[Begin Passage to read]
# Hats off to the Utah Utes!



## GaryFish (Sep 7, 2007)

Well, with all the other threads that are just bashing one way or the other, I thought it appropriate to start a new thread, to salute the Utah Utes and their great season. Independent of the comparison to BYU, the Utes started not so strong, but progressively improved throughout the year. On Saturday, they prepared a perfect game plan for their opponent, and executed it flawlessly. Things I noted:

-Utah's short passing game was exactly the ticket to beat BYU's soft pressure/bend but don't break defense that has been suspect all year. Utah didn't have any big plays, but all the 5 yard dink and dunk passes kept the ball moving and Johnson did an outstanding job of making the passes work

-Utah's defense - The approach to press 4, man cover on the receivers, and leave 3 to cherry pick Hall was excellent. It proved very weak in stopping BYUs running game - which BYU failed to exploit enough. The defensive scheme deserves all the credit on 4 of the 5 interceptions - the 5th was a freaky play.

-Coaching coaching coaching - the play calling on both sides of the ball for Utah exploited the weaknesses of BYU to a tee - showing that the coaches did an excellent job of scouting BYU and designing plays appropriate to beat them. Coach Witt and staff out-coached Bronco - hands down. 

All this from a true blue to the core BYU fan! But I love to see good football - no matter the team. And the Utes played some VERY good football on Saturday, and as a fan of the game - I appreciate that, even though it made my team look foolish. 

Best of luck to the Utah Utes in their bowl game. I hope they get a good opponent and not some 3 loss Pitt again. I'd like to see just how good the Utes are.


----------



## seniorsetterguy (Sep 22, 2007)

+1, Mr. Fish, from another zoobie!

However, Bronco and the gang made some excellent defensive adjustments at half time, holding the Utes to just 7 first downs (after 20 in the first half). The mementum changed and it looked for a moment as if the Y had a shot...I'm guessing a few Utes got a little nervous when we got within 3. Then Max had a bad day. Yes, the Ute D had a lot to do with it, but so did Max's propensity to try to force passes...along with his apparent lack of a pump fake in his repertoir. Max is OK and he'll have a great 2009 and go down as one of the great ones at BYU, but I think he had a PhD level short course in staying cool in the face of a good D on Saturday.
[End Passage to read]
Tasks —
a) In the thread about the Utah Utes, rewrite the paragraph beginning "-Utah's short passing game" as a short bulleted list that keeps its main facts.
b) Reproduce the part of the thread about the Utah Utes starting with "## seniorsetterguy (Sep" and going on through "D on Saturday.".
c) In the thread about the Utah Utes, how many of the five interceptions does the first post credit to Utah's defensive scheme?
[Begin Entries provided]
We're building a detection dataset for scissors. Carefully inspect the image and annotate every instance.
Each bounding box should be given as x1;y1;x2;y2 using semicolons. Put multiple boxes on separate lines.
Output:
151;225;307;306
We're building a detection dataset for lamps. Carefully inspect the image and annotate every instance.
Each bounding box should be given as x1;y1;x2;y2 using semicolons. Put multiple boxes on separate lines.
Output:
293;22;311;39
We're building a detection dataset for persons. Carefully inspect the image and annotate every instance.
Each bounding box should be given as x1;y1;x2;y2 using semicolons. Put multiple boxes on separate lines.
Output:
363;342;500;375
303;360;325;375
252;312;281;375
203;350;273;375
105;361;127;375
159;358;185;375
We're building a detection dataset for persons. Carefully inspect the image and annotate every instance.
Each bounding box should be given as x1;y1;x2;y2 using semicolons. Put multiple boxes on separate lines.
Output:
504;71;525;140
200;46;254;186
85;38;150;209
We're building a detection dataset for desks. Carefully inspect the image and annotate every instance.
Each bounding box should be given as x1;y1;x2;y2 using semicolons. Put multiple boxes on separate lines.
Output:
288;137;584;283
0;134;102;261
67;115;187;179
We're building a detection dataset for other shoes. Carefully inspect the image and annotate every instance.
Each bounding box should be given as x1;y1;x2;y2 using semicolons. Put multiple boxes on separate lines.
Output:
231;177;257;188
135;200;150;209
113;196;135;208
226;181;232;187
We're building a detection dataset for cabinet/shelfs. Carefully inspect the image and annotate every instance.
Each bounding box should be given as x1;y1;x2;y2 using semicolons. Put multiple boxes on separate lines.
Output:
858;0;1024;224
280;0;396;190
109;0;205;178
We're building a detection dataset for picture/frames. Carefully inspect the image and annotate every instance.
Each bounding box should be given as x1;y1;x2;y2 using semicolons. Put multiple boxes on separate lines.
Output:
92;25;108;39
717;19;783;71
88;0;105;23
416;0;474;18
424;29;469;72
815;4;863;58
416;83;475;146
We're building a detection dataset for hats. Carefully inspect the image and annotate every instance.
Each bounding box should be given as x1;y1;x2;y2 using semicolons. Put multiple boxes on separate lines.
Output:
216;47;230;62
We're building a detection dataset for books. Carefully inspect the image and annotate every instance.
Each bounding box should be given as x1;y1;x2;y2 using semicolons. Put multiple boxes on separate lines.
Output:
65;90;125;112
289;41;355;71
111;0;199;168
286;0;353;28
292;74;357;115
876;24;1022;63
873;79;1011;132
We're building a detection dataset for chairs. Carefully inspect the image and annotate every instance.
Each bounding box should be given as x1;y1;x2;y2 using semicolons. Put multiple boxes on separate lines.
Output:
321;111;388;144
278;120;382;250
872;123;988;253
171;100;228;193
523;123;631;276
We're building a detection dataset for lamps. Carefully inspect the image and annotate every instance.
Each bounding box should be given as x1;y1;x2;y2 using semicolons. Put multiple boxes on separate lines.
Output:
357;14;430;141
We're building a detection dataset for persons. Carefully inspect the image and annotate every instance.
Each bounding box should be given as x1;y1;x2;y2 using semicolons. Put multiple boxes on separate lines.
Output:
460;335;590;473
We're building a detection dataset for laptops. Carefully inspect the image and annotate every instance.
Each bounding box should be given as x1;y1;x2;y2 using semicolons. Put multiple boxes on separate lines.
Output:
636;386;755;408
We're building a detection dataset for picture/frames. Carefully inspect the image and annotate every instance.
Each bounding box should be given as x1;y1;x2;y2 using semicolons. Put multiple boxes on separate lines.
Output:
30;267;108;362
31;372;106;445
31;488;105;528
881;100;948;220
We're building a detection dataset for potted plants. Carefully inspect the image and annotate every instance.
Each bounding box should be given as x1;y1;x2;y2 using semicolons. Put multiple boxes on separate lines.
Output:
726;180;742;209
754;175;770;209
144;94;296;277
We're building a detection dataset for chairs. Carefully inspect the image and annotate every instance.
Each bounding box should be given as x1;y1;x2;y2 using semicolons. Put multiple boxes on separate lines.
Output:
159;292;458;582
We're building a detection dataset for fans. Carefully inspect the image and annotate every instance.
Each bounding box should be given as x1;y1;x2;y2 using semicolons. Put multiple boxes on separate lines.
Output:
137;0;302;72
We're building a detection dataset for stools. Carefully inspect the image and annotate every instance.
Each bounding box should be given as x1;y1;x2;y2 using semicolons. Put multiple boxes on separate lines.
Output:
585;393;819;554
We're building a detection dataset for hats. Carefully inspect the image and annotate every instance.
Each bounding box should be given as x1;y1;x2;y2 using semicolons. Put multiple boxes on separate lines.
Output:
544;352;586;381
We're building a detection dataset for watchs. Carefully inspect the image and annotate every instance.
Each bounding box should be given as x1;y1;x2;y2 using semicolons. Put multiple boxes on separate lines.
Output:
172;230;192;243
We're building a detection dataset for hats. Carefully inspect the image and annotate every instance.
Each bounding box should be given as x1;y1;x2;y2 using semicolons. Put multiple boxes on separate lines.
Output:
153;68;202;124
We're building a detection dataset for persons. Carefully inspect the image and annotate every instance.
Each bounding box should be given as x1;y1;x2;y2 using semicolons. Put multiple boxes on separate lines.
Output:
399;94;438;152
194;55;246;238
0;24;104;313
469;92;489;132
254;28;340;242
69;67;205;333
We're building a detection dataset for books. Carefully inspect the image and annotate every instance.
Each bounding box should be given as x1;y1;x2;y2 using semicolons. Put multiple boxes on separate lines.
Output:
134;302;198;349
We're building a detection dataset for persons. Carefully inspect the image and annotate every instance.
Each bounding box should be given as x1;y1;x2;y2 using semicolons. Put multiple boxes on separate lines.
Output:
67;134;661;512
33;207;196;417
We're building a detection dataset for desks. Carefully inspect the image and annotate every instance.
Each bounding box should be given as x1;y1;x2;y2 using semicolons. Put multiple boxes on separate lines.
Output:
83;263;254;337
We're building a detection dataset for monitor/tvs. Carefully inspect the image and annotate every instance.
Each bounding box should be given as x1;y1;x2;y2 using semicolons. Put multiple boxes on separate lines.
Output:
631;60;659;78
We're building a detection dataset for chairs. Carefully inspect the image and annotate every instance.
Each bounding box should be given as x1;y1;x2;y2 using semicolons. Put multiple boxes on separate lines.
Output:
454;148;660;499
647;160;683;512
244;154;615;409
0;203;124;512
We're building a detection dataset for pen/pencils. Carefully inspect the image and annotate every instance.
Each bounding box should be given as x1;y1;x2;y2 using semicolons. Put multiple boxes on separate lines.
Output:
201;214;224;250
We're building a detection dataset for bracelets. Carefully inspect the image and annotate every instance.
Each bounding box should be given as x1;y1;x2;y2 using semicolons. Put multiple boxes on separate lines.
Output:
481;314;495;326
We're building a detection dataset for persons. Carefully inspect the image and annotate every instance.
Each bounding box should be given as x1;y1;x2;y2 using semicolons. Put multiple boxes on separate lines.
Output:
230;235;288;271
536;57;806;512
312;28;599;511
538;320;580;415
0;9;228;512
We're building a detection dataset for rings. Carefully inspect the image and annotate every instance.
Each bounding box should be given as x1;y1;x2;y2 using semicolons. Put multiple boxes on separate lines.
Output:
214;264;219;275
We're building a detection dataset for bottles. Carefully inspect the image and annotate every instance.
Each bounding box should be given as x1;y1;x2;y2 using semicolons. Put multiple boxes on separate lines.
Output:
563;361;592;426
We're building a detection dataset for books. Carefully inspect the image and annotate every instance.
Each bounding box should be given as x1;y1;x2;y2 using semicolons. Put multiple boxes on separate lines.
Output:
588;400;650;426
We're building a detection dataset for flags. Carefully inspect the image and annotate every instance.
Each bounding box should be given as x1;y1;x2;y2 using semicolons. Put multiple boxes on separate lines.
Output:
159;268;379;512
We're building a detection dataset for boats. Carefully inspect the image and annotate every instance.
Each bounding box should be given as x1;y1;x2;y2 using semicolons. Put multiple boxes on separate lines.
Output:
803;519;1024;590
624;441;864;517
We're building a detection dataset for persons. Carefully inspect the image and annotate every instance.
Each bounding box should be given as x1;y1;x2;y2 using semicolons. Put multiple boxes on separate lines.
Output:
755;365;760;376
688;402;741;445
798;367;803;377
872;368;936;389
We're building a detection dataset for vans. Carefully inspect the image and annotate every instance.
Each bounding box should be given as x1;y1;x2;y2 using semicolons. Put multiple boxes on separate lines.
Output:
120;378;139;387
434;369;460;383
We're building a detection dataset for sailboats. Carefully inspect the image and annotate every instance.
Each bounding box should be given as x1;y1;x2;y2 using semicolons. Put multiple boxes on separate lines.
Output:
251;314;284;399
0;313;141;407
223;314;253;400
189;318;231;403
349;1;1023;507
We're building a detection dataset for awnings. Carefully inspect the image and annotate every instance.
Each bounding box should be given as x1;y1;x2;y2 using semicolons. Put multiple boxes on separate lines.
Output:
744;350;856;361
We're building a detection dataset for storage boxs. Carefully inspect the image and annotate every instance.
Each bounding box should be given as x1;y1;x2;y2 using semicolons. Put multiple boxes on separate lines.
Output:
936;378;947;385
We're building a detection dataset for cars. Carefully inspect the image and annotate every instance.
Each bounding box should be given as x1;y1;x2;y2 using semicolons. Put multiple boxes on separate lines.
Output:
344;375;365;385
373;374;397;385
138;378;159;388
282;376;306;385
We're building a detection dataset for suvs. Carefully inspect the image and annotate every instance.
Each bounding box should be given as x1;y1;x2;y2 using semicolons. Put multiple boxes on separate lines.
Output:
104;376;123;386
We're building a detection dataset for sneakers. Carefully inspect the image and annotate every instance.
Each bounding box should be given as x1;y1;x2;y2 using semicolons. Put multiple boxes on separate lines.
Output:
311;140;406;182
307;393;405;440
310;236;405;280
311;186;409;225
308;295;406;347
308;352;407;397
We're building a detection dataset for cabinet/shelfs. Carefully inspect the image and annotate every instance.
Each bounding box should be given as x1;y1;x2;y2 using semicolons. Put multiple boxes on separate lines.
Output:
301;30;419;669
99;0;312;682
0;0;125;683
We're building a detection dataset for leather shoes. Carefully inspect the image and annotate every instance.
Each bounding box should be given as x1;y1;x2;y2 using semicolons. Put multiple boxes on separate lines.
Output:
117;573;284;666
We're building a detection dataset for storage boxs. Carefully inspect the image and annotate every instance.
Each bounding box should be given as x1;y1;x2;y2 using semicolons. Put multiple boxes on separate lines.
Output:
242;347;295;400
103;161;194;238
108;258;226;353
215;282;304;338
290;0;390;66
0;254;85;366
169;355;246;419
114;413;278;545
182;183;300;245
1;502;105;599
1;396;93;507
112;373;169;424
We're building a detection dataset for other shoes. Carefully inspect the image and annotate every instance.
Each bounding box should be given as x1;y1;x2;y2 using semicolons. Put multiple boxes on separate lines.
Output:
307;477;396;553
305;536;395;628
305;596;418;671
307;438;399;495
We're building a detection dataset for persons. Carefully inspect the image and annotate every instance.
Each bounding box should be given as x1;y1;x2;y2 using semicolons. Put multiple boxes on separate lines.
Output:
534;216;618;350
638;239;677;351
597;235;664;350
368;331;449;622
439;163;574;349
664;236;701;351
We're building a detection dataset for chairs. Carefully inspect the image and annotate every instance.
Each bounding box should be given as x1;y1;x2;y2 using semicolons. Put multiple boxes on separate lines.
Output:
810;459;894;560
[End Entries provided]
List of solutions —
a)
- Utah's short passing game was the right way to beat BYU's soft-pressure, bend-but-don't-break defense, which had been suspect all year.
- Utah had no big plays.
- Its 5-yard dink-and-dunk passes kept the ball moving.
- Johnson did an outstanding job of making those passes work.

b)
## seniorsetterguy (Sep 22, 2007)

+1, Mr. Fish, from another zoobie!

However, Bronco and the gang made some excellent defensive adjustments at half time, holding the Utes to just 7 first downs (after 20 in the first half). The mementum changed and it looked for a moment as if the Y had a shot...I'm guessing a few Utes got a little nervous when we got within 3. Then Max had a bad day. Yes, the Ute D had a lot to do with it, but so did Max's propensity to try to force passes...along with his apparent lack of a pump fake in his repertoir. Max is OK and he'll have a great 2009 and go down as one of the great ones at BYU, but I think he had a PhD level short course in staying cool in the face of a good D on Saturday.

c) Four of the five; the fifth is called a freaky play.